Des proches ont cru que Yan Défossés était fou ou victime d’une arnaque. Injecter une molécule artisanale à un patient est impensable au Canada et aux États-Unis. Aucun médecin n’accepterait de le faire. « Mais l’hôpital mexicain a étudié tout notre protocole et compris qu’il était sérieux, assure M. Défossés. On n’a pas répondu à l’offre d’une clinique chinoise ou indienne, on a contrôlé le processus de A à Z. »

D’abord sceptique, la mère de Liam a été emportée dans le tourbillon. « C’est devenu une épopée ! raconte Emmanuelle Desbiens. Les voyages étaient très rapprochés. Il fallait produire beaucoup d’argent. »

Des amis et des inconnus leur ont envoyé des chèques. « Une dame et sa tante nous ont remis plusieurs milliers de dollars ! » s’exclame Yan. D’autres gens ont rempli des tirelires de pièces de monnaie et de billets de banque, gagnés en jouant les emballeurs bénévoles.

Mais le laboratoire qui les approvisionnait a fini par savoir que le traitement expérimental était utilisé sur des enfants plutôt que sur des animaux. Les deux familles n’avaient plus qu’une petite réserve.

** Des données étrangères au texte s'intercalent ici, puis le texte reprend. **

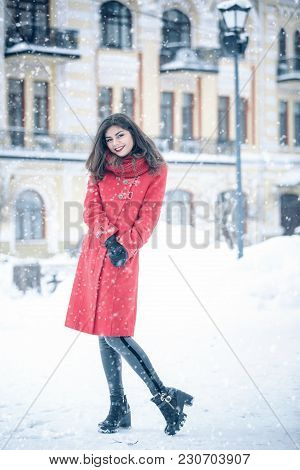 Young Woman Stands Alone On The Street. Snowing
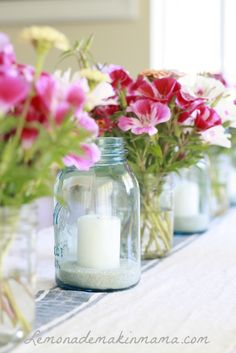 love this.. alternating flowers and candles in mason jars!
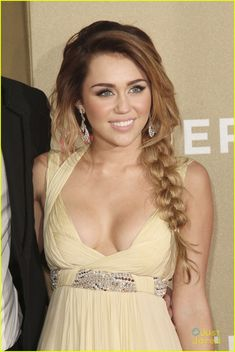 Hair is FLAWLESS! I've never seen Miley more beautiful.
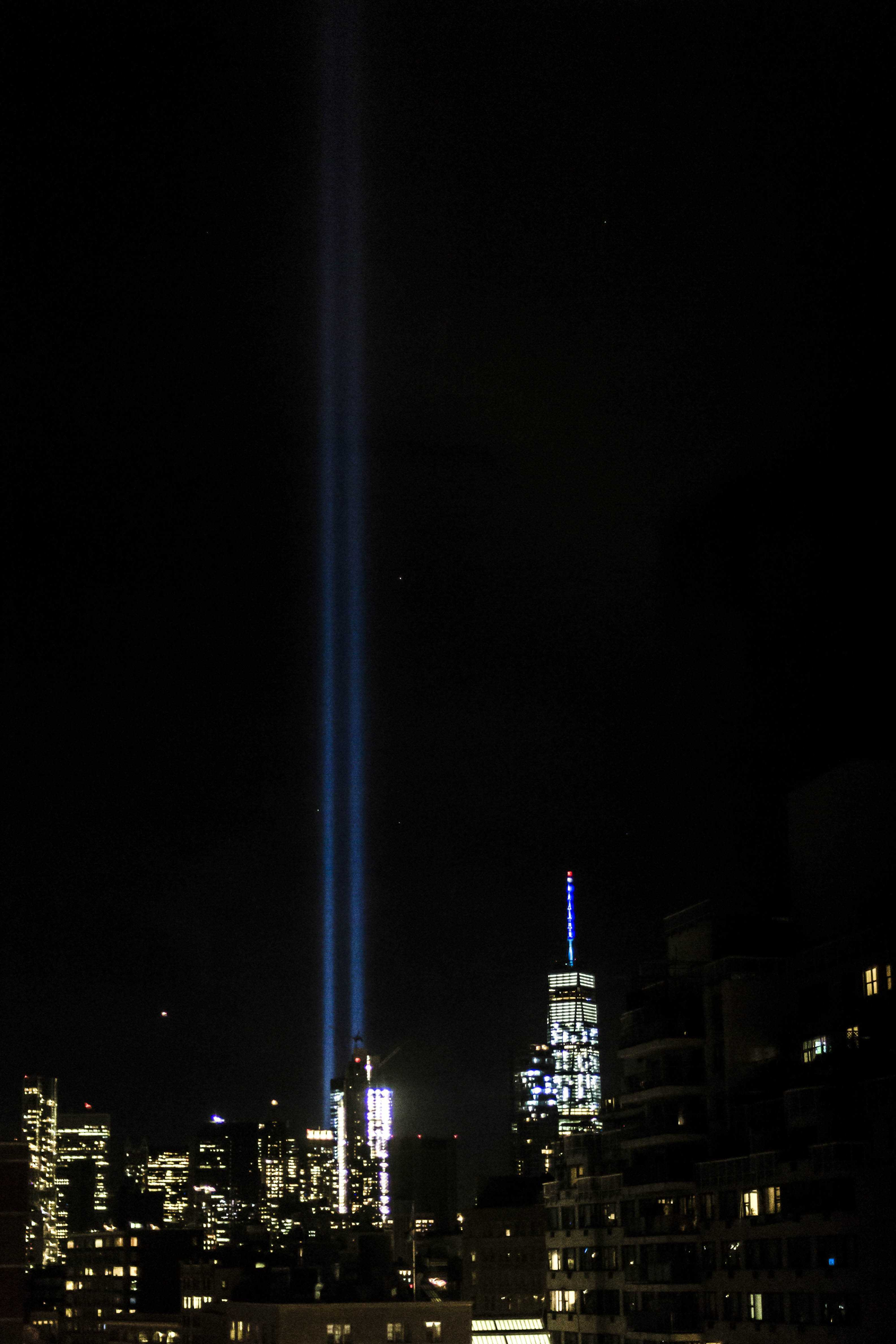 Two bright beams shine from the 9/11 Memorial's reflecting pools, marking the sky with a ghost of where the Twin Towers once stood.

Liam avait 2 ans. La maladie était prête à continuer ses ravages.

Il fallait un plan B.

250

Nombre de Québécois qui souffrent d’amyotrophie spinale

1/6000

Proportion de bébés québécois qui naissent avec l’amyotrophie spinale

Source : estimation de l’association Cure SMA Québec

Cinquante fioles chinoises

Indémontable, Yan Défossés ressort son passeport. Toute une année vient de s’écouler. Son plan B se concrétise enfin : une cinquantaine de fioles pleines de poudre jaune l’attendent dans une case postale de Burlington, au Vermont.

« Les bouteilles étaient emballées individuellement dans du papier journal. Je les ai déballées pour qu’elles aient l’air moins louches. J’avais amené Liam avec moi, j’ai tout rangé dans son sac à couches, c’était mon capital sympathie en cas de problème aux douanes.

« J’étais prêt à dire que c’étaient des suppléments alimentaires ! »

Les fioles de verre qu’il rapporte contiennent en fait la fameuse molécule achetée en Chine. Le père américain, qui a des employés ou des contacts dans le monde entier, l’a d’abord fait analyser et purifier.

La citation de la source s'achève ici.